Durante Marmomac 2025, sono stati firmati due accordi di partenariato con Algeria ed Etiopia, che consolidano il ruolo della manifestazione come hub internazionale di cooperazione industriale e promozione della tecnologia lapidea italiana.
Gli accordi prevedono la creazione di un centro italo-etiope per la lavorazione di marmo e granito e di un centro italo-algerino di formazione tecnologica nel settore del marmo e delle pietre ornamentali, inclusa una “cava scuola” a Kristel, nella provincia di Orano.
Le iniziative si inseriscono nel contesto del Piano Mattei per l’Africa, la strategia lanciata nel 2024 per rafforzare i legami economici, energetici e diplomatici tra Italia e continente africano. Ispirato alla visione di Enrico Mattei, fondatore di ENI, il piano mira a superare la logica dell’aiuto tradizionale, promuovendo partenariati e investimenti sostenibili in settori chiave come energia, infrastrutture e formazione, con il supporto di istituzioni come la Banca Africana di Sviluppo e l’Unione Europea.
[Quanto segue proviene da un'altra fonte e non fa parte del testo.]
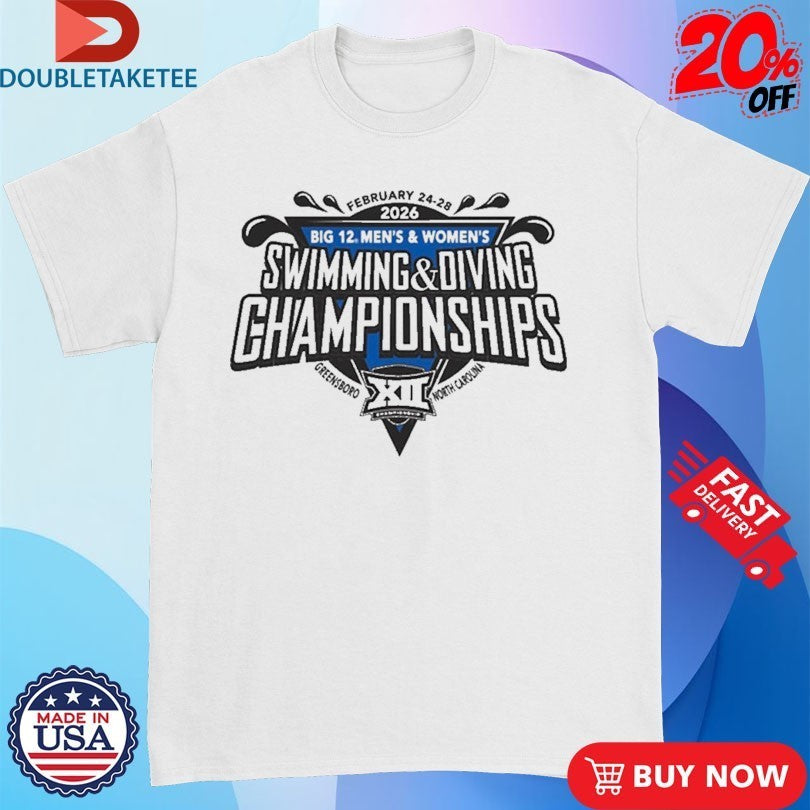 Big 12 2026 Men’s And Women’s Swimming & Diving Championships Shirts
«Con gli accordi firmati oggi con Etiopia e Algeria, parte del Piano Mattei – ha spiegato Matteo Zoppas, presidente di ITA – rafforziamo il modello dei centri tecnologici come strumenti di diplomazia della crescita: luoghi in cui la formazione, il trasferimento di know-how e la tecnologia italiana diventano leve di sviluppo condiviso, con benefici per il nostro export e per le comunità locali africane».
«Queste firme confermano Marmomac come una piattaforma diplomatica ed economica di primo piano, dove il marmo diventa veicolo di dialogo tra i Paesi e leva di sviluppo per le imprese», ha commentato Federico Bricolo, presidente di Veronafiere.